13.   LONG TERM DEBT

 

Long-term debt consists of the following:      
    December 31,  
     2014      2013  
12.0% convertible notes, due October 31, 2018, issued December 2013   $ 530,000     $ 530,000  
8.5% convertible note payable, due December 31, 2018 (Pueblo West Property)     164,644       170,000  
12.0% convertible notes, due October 31, 2018, issued January 2014     1,120,000        
14.0% mortgage payable, due October 21, 2016 (The Greenhouse)     600,000        
Unamortized discount     (1,352,510 )     (84,694 )
Long-term debt, net of unamortized discount   $ 1,062,134     $ 615,306  
Debt maturing within one year     (6,337 )     (5,356 )
Debt maturing after one year   $ 1,055,797     $ 609,950  

 

12% Convertible Notes

 

December 2013 Issuance

 

In December 2013, the Company entered into various convertible promissory notes with various third parties totaling $530,000 (the “December 2013 Issuance”), of which the entire amount was outstanding at December 31, 2014 and December 31, 2013, respectively. The principal amounts of these notes range between $10,000 and $300,000. Under the terms of these notes, they mature on October 31, 2018, accrue interest at 12.0% per annum, and are convertible into shares of the Company’s common stock at a conversion rate of $5.00 per share, with standard dilution clauses (i.e. dividends, stock splits, etc.). These notes are convertible at the election of the noteholder at any time on or before maturity date at $5.00 per common share. These notes are secured by a first lien on all of the Company’s assets which the Company acquires with the proceeds from the sale of these notes.

● REQUIRED ACTIONS:
(1) Summarize the long-term debt note in two sentences.
(2) Turn the paragraph of the long-term debt note beginning "In December 2013, the Company entered into" into a bulleted list that keeps its main facts.
(3) According to the long-term debt note, when is the 14.0% mortgage payable on The Greenhouse due?
The material after this point is separate from the long-term debt note.

● RAW DATA:
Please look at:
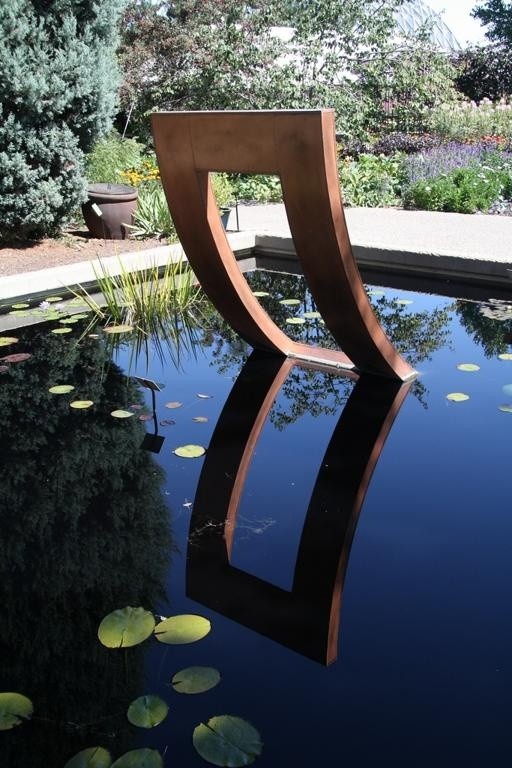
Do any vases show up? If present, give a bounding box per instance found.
[219,209,231,231]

● ANSWERS PROVIDED:
(1) The Company's long-term debt consists of 12.0% convertible notes, an 8.5% convertible note payable, and a 14.0% mortgage payable, totaling $1,062,134 net of unamortized discount at December 31, 2014, compared with $615,306 at December 31, 2013. In December 2013 the Company issued $530,000 of 12.0% convertible notes that mature on October 31, 2018, convert into common stock at $5.00 per share, and are secured by a first lien on the assets the Company acquires with the proceeds.

(2)
- In December 2013, the Company entered into convertible promissory notes with various third parties totaling $530,000 (the "December 2013 Issuance").
- The entire amount was outstanding at December 31, 2014 and December 31, 2013.
- Principal amounts range between $10,000 and $300,000.
- The notes mature on October 31, 2018, and accrue interest at 12.0% per annum.
- They are convertible into common stock at $5.00 per share, with standard dilution clauses such as dividends and stock splits.
- The noteholder may convert at any time on or before the maturity date.
- The notes are secured by a first lien on all assets the Company acquires with the proceeds from their sale.

(3) October 21, 2016.